Data for this exercise: Begin

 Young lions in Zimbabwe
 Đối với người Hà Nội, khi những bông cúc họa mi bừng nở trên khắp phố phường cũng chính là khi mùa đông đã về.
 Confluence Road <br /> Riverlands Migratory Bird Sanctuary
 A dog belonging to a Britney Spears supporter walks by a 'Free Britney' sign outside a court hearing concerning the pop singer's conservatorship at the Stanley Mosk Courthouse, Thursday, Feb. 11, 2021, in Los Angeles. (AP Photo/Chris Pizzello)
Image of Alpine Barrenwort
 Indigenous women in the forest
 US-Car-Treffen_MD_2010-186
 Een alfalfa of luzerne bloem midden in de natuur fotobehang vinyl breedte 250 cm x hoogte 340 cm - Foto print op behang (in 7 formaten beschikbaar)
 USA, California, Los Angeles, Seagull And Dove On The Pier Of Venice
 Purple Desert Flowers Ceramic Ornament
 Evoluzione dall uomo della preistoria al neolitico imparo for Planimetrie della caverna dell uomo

Data for this exercise: End
Data for this exercise: Begin

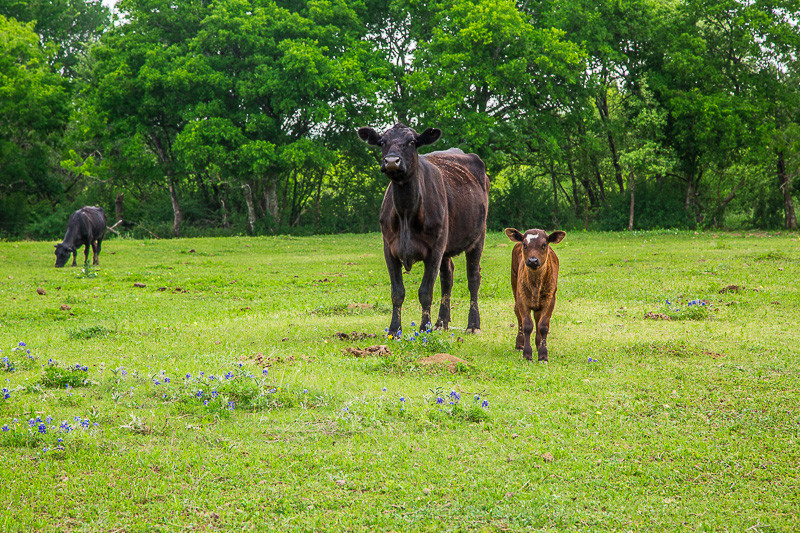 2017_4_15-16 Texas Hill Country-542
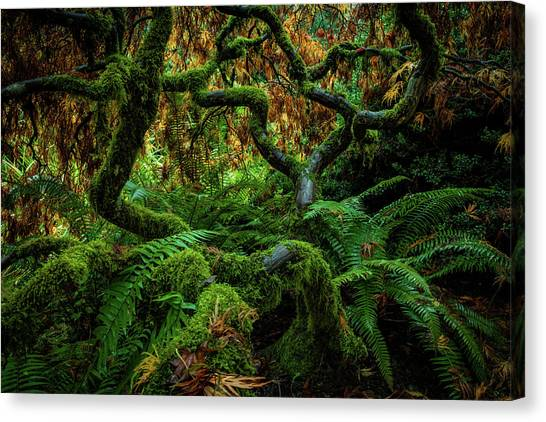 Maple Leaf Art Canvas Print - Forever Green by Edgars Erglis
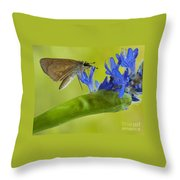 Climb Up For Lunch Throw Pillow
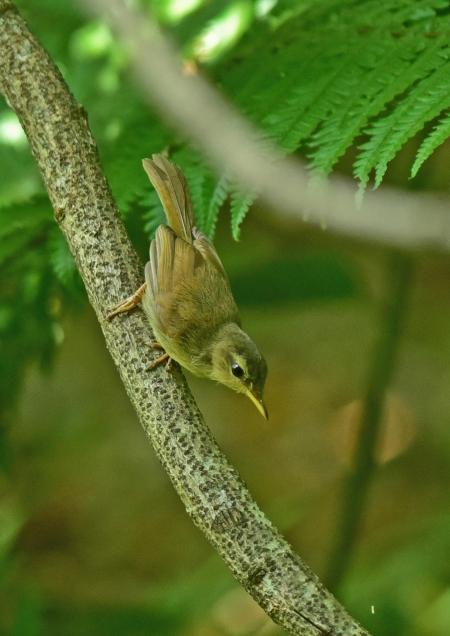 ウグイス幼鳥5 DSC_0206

Data for this exercise: End
Data for this exercise: Begin

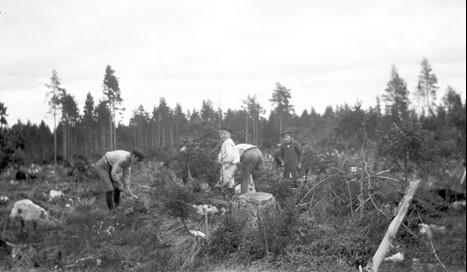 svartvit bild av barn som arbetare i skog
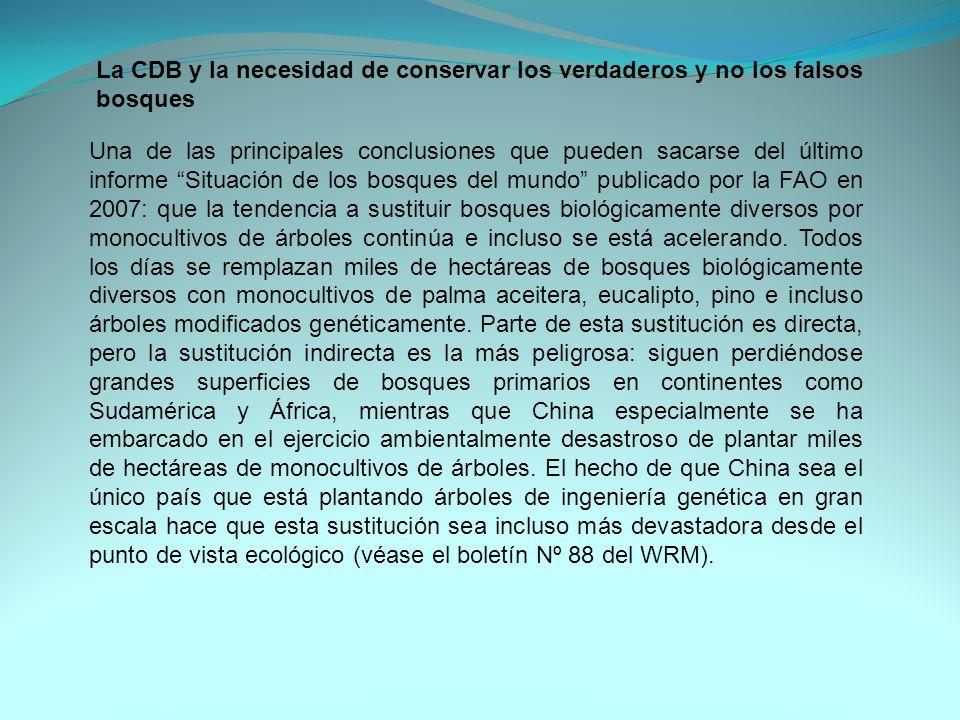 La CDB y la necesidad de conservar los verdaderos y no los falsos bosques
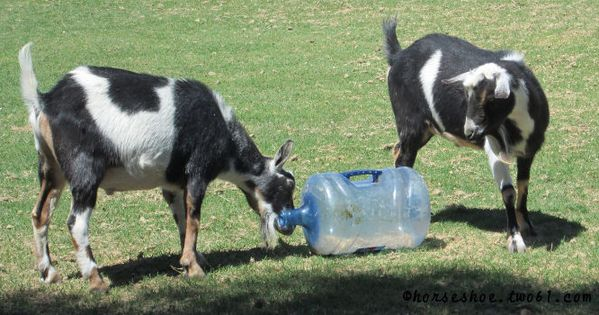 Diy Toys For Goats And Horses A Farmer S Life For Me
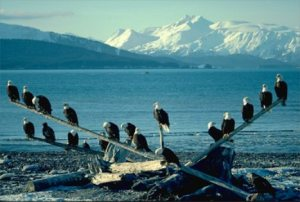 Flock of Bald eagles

Data for this exercise: End

(What you will do): From the records above, repeat exactly the lines from the one with "Een alfalfa of" through the one with "Purple Desert Flowers Ceramic Ornament", both included.

(Worked solution):
 Een alfalfa of luzerne bloem midden in de natuur fotobehang vinyl breedte 250 cm x hoogte 340 cm - Foto print op behang (in 7 formaten beschikbaar)
 USA, California, Los Angeles, Seagull And Dove On The Pier Of Venice
 Purple Desert Flowers Ceramic Ornament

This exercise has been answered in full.